### RECORDS TO PROCESS

++++++++

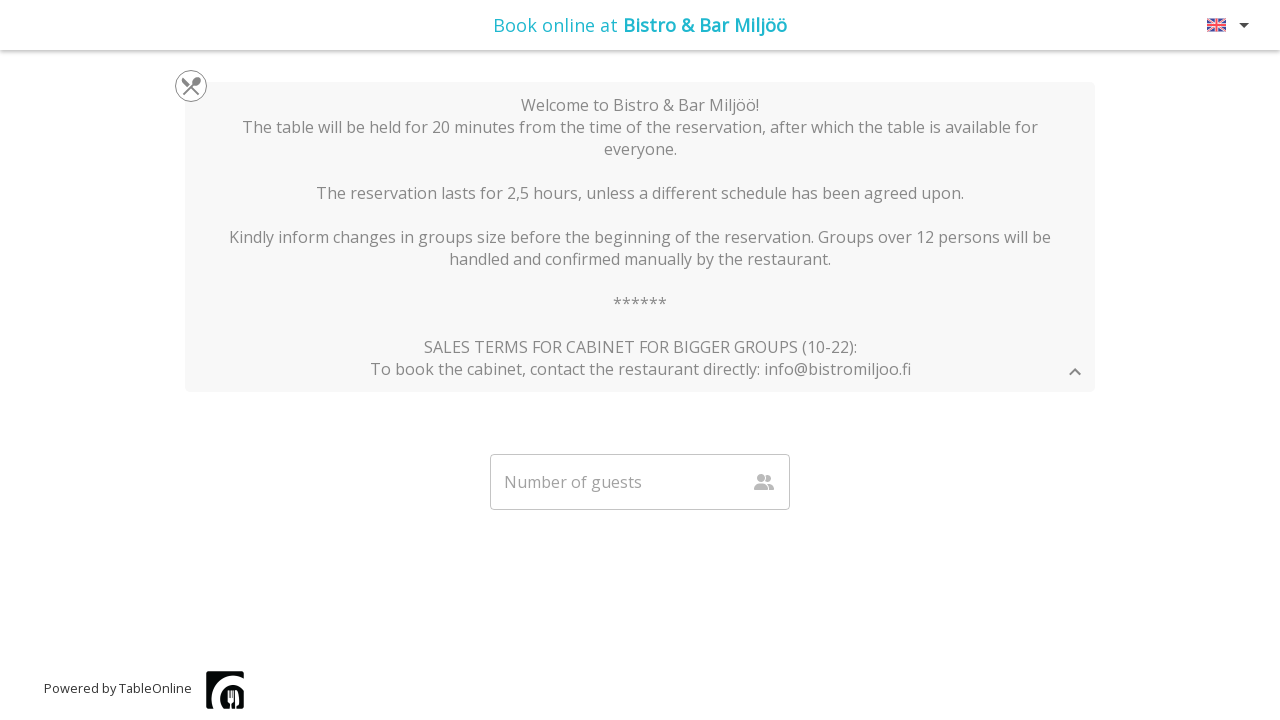

--- FILE ---
content_type: text/html; charset=utf-8
request_url: https://v2.tableonline.fi/instabook/bookings/UyJdsbV/selection
body_size: 1031
content:
<!DOCTYPE html>
<html lang='fi'>
<head>
<meta charset='utf-8'>
<meta content='width=device-width,initial-scale=1' name='viewport'>
<link href='data:,' rel='icon'>
<link href='https://production-fi.d2uhammajf7pv4.amplifyapp.com/manifest.json' rel='manifest'>
<title>Bistro &amp; Bar Miljöö - Varaus</title>
<link href='https://production-fi.d2uhammajf7pv4.amplifyapp.com/static/css/main.3be0714e.chunk.css' rel='stylesheet'>
</head>
<body>
<noscript>You need to enable JavaScript to run this app.</noscript>
<div id='root'></div>
<script>
  !function (e) { function t(t) { for (var n, i, l = t[0], a = t[1], f = t[2], c = 0, s = []; c < l.length; c++)i = l[c], Object.prototype.hasOwnProperty.call(o, i) && o[i] && s.push(o[i][0]), o[i] = 0; for (n in a) Object.prototype.hasOwnProperty.call(a, n) && (e[n] = a[n]); for (p && p(t); s.length;)s.shift()(); return u.push.apply(u, f || []), r() } function r() { for (var e, t = 0; t < u.length; t++) { for (var r = u[t], n = !0, l = 1; l < r.length; l++) { var a = r[l]; 0 !== o[a] && (n = !1) } n && (u.splice(t--, 1), e = i(i.s = r[0])) } return e } var n = {}, o = { 1: 0 }, u = []; function i(t) { if (n[t]) return n[t].exports; var r = n[t] = { i: t, l: !1, exports: {} }; return e[t].call(r.exports, r, r.exports, i), r.l = !0, r.exports } i.m = e, i.c = n, i.d = function (e, t, r) { i.o(e, t) || Object.defineProperty(e, t, { enumerable: !0, get: r }) }, i.r = function (e) { "undefined" != typeof Symbol && Symbol.toStringTag && Object.defineProperty(e, Symbol.toStringTag, { value: "Module" }), Object.defineProperty(e, "__esModule", { value: !0 }) }, i.t = function (e, t) { if (1 & t && (e = i(e)), 8 & t) return e; if (4 & t && "object" == typeof e && e && e.__esModule) return e; var r = Object.create(null); if (i.r(r), Object.defineProperty(r, "default", { enumerable: !0, value: e }), 2 & t && "string" != typeof e) for (var n in e) i.d(r, n, function (t) { return e[t] }.bind(null, n)); return r }, i.n = function (e) { var t = e && e.__esModule ? function () { return e.default } : function () { return e }; return i.d(t, "a", t), t }, i.o = function (e, t) { return Object.prototype.hasOwnProperty.call(e, t) }, i.p = "/"; var l = this.webpackJsonpinstabook = this.webpackJsonpinstabook || [], a = l.push.bind(l); l.push = t, l = l.slice(); for (var f = 0; f < l.length; f++)t(l[f]); var p = a; r() }([])
</script>
<script src='https://production-fi.d2uhammajf7pv4.amplifyapp.com/static/js/2.1b6bc5eb.chunk.js'></script>
<script src='https://production-fi.d2uhammajf7pv4.amplifyapp.com/static/js/main.6484651a.chunk.js'></script>
</body>
</html>

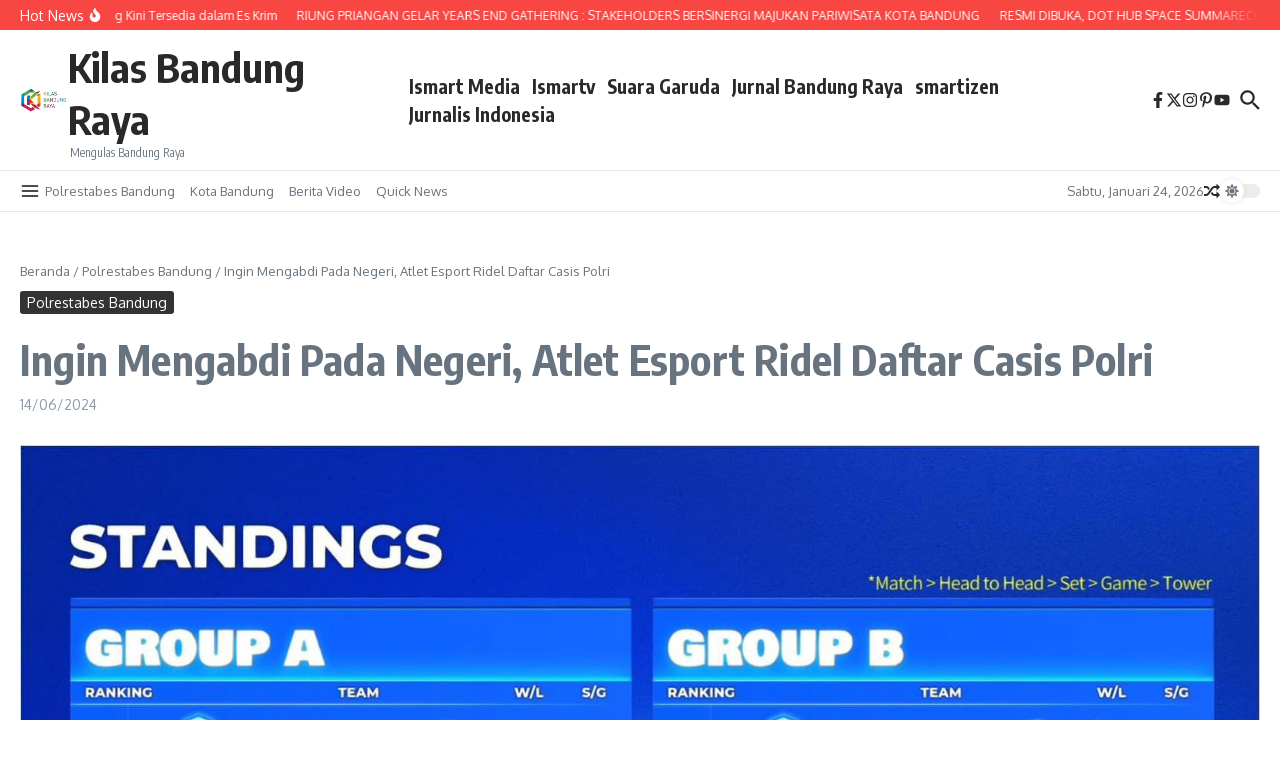

--- FILE ---
content_type: text/html; charset=utf-8
request_url: https://www.google.com/recaptcha/api2/aframe
body_size: 259
content:
<!DOCTYPE HTML><html><head><meta http-equiv="content-type" content="text/html; charset=UTF-8"></head><body><script nonce="Ew7fVQZ4T_YTHE7wbJt2XA">/** Anti-fraud and anti-abuse applications only. See google.com/recaptcha */ try{var clients={'sodar':'https://pagead2.googlesyndication.com/pagead/sodar?'};window.addEventListener("message",function(a){try{if(a.source===window.parent){var b=JSON.parse(a.data);var c=clients[b['id']];if(c){var d=document.createElement('img');d.src=c+b['params']+'&rc='+(localStorage.getItem("rc::a")?sessionStorage.getItem("rc::b"):"");window.document.body.appendChild(d);sessionStorage.setItem("rc::e",parseInt(sessionStorage.getItem("rc::e")||0)+1);localStorage.setItem("rc::h",'1769262694089');}}}catch(b){}});window.parent.postMessage("_grecaptcha_ready", "*");}catch(b){}</script></body></html>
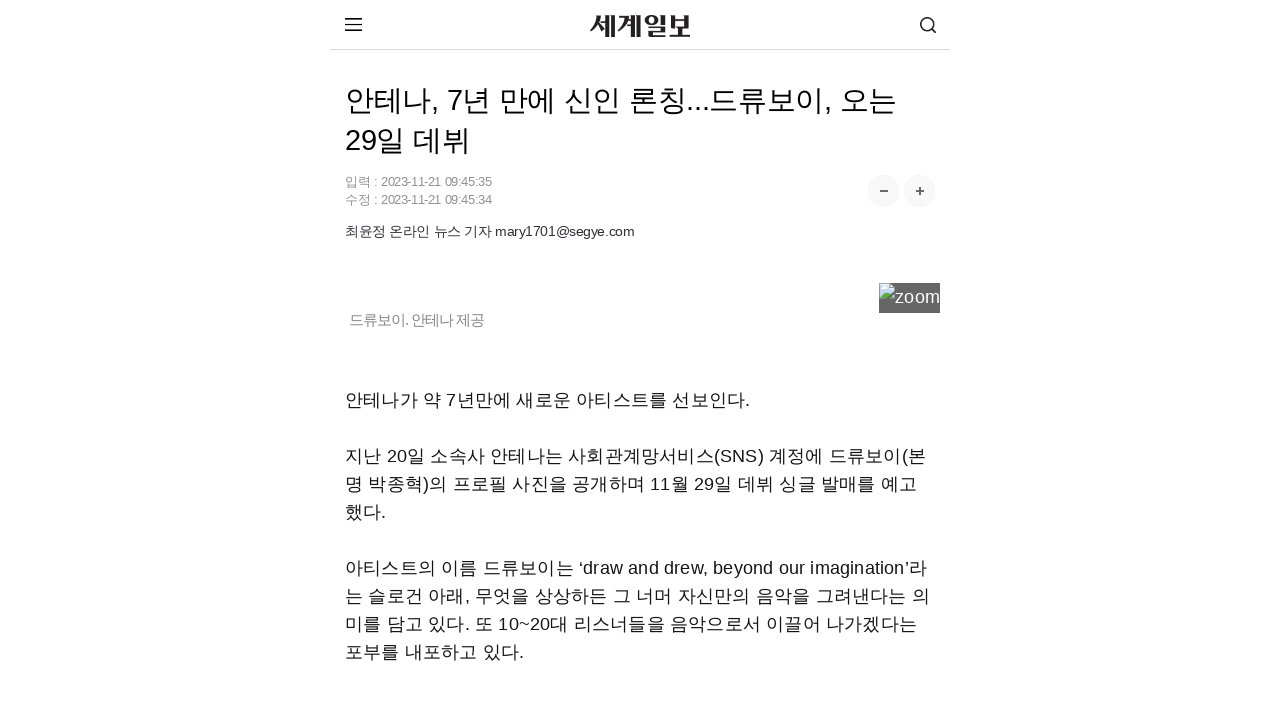

--- FILE ---
content_type: text/html; charset=utf-8
request_url: https://www.google.com/recaptcha/api2/aframe
body_size: 265
content:
<!DOCTYPE HTML><html><head><meta http-equiv="content-type" content="text/html; charset=UTF-8"></head><body><script nonce="1QN3Sdr0hBUjSPxQQinI-A">/** Anti-fraud and anti-abuse applications only. See google.com/recaptcha */ try{var clients={'sodar':'https://pagead2.googlesyndication.com/pagead/sodar?'};window.addEventListener("message",function(a){try{if(a.source===window.parent){var b=JSON.parse(a.data);var c=clients[b['id']];if(c){var d=document.createElement('img');d.src=c+b['params']+'&rc='+(localStorage.getItem("rc::a")?sessionStorage.getItem("rc::b"):"");window.document.body.appendChild(d);sessionStorage.setItem("rc::e",parseInt(sessionStorage.getItem("rc::e")||0)+1);localStorage.setItem("rc::h",'1769679444407');}}}catch(b){}});window.parent.postMessage("_grecaptcha_ready", "*");}catch(b){}</script></body></html>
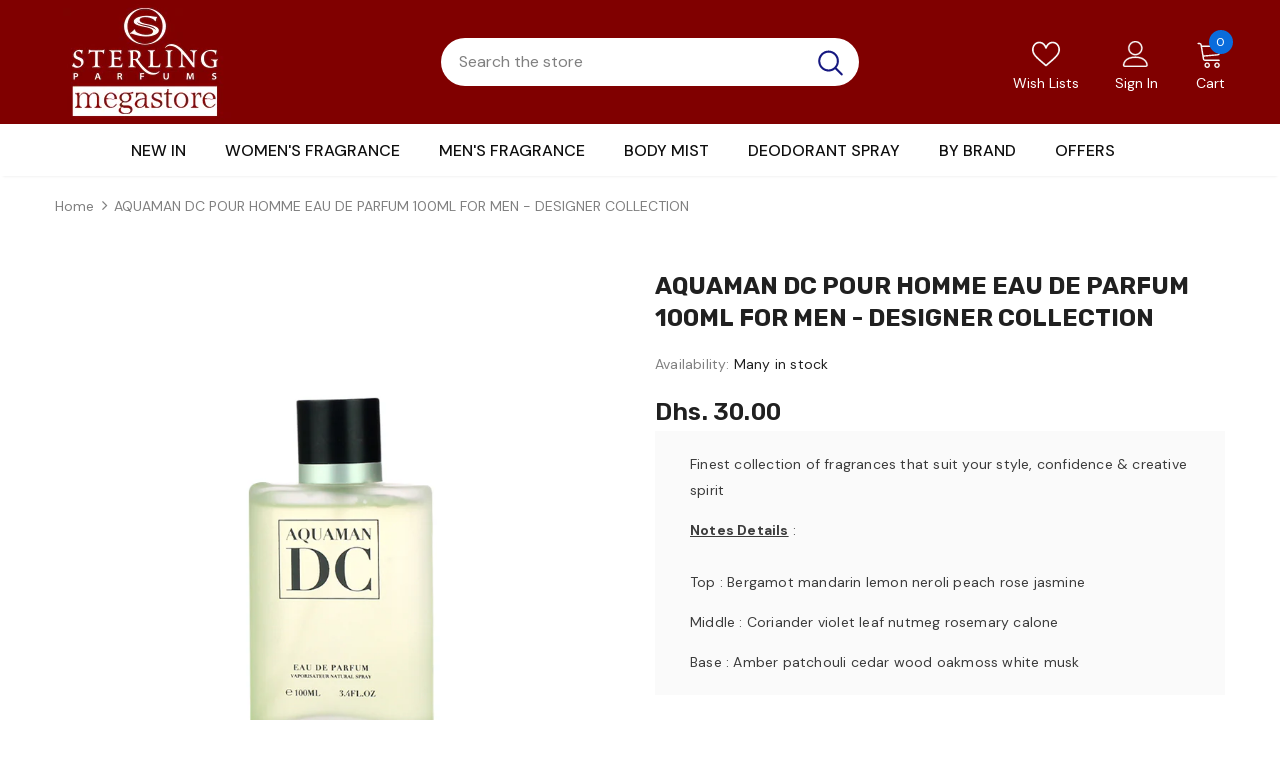

--- FILE ---
content_type: text/css
request_url: https://sterlingmegastore.ae/cdn/shop/t/3/assets/custom.css?v=31077366509726312801702553152
body_size: -461
content:
.new-in{position:absolute;top:0;z-index:1;right:5px;background:#000;color:#fff;padding:16px 9px;border-radius:50%;font-size:17px;cursor:pointer;letter-spacing:.8px}p.offer-text{margin:0;color:#d9121f;font-size:13px;font-weight:600;letter-spacing:.3px;text-transform:uppercase}.new-in:hover{color:#fff!important}.offer-badge{font-weight:800;text-align:center;position:absolute;overflow:hidden;width:100%;height:100%;font-size:14px;line-height:17px;top:0;bottom:auto;left:0;right:auto;background:none;z-index:1}.offer-badge-content{transform:rotate(-45deg) translate(-50%);transform-origin:0 0;height:auto;width:100%;padding:0;background:#ff0000d3;display:flex;flex-direction:column;justify-content:flex-end;align-items:center;border-left:none!important;border-right:none!important;border-top:none!important;top:0;left:0;bottom:auto;right:auto;position:absolute;color:#fff;min-height:2.215em}.offer-badge-text{width:6em;padding-top:40px!important;padding:.25em;text-transform:uppercase}.offer-badge{display:none!important}
/*# sourceMappingURL=/cdn/shop/t/3/assets/custom.css.map?v=31077366509726312801702553152 */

++++++++

### WHAT IS BEING ASKED
Copy each line of the preceding data that contains the string "custom".

### EXPECTED ANSWER
request_url: https://sterlingmegastore.ae/cdn/shop/t/3/assets/custom.css?v=31077366509726312801702553152
/*# sourceMappingURL=/cdn/shop/t/3/assets/custom.css.map?v=31077366509726312801702553152 */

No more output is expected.